Three strategies, ranked

Most "remove the personal data" decisions fall into one of three patterns. Each has a different tradeoff between recall, capability, and integration cost.

1. Strip

Delete every recognized identifier. The model gets the cleanest prompt and the fewest hooks back to a real person. The downside is capability loss: the model can no longer answer "draft a reply to the customer" because it does not know which customer.

Best for: classification, sentiment analysis, summarization of non-identifying content.

2. Mask with deterministic placeholders

Replace each value with a typed token like EMAIL_1 or PERSON_2. The model can still tell which entity is which inside a single prompt, and your application can rehydrate the response with the real values.

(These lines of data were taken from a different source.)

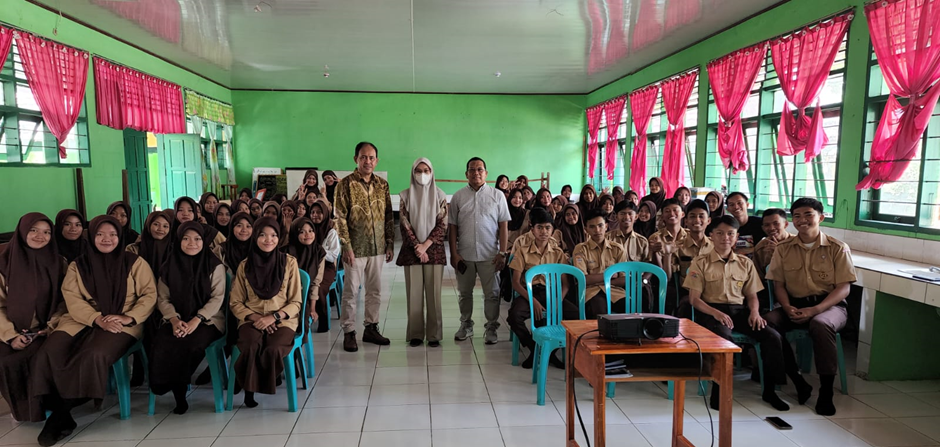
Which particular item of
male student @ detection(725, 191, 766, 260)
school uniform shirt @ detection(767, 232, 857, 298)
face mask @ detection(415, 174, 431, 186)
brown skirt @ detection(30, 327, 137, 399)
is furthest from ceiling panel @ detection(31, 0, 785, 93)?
brown skirt @ detection(30, 327, 137, 399)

Best for: chat, drafting, support automation, anywhere the response needs to feel personal.

3. Hash or tokenize

Replace values with stable hashes that survive across requests. This is useful when you need cross-request identity (e.g. for analytics) but it introduces a persistence problem: anything stable is eventually linkable.

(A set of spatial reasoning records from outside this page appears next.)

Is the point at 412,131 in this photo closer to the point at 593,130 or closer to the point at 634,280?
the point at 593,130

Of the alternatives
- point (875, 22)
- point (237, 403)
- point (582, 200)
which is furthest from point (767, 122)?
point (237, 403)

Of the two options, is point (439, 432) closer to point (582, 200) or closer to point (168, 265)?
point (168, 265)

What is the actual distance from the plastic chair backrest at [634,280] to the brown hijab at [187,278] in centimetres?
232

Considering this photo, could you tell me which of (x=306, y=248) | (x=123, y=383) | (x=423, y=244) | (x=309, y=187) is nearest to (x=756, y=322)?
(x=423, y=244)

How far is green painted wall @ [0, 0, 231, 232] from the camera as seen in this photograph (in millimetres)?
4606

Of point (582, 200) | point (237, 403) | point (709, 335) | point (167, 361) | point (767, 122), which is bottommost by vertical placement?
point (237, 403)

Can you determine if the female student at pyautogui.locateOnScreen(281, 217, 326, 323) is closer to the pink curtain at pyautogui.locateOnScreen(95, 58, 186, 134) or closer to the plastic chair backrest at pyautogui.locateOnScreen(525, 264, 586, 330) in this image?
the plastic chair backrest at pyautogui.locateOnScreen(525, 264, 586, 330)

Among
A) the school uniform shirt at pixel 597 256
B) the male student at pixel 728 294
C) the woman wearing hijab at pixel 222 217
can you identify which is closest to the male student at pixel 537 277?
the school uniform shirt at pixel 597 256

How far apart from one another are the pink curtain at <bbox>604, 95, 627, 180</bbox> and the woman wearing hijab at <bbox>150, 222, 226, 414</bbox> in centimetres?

Best for: aggregate analysis, not real-time chat. Privian deliberately does not do this in the gateway — see Zero retention.

What good detection looks like

Detection is the hard part. A serious implementation usually combines:

Regex for structured data — emails, phone numbers, IBANs, credit cards (with Luhn checks), known secret patterns.
NER (named entity recognition) for free-text names, locations and organizations that regex cannot catch.
Validators to reduce false positives — a Luhn-valid 16-digit number is much more likely to be a card.
A fallback path for ambiguous cases so the system fails closed.

A working example

# Before: prompt that exposes a customer
Summarize the email from jane@example.com about IBAN
DE89370400440532013000 and the failed payment.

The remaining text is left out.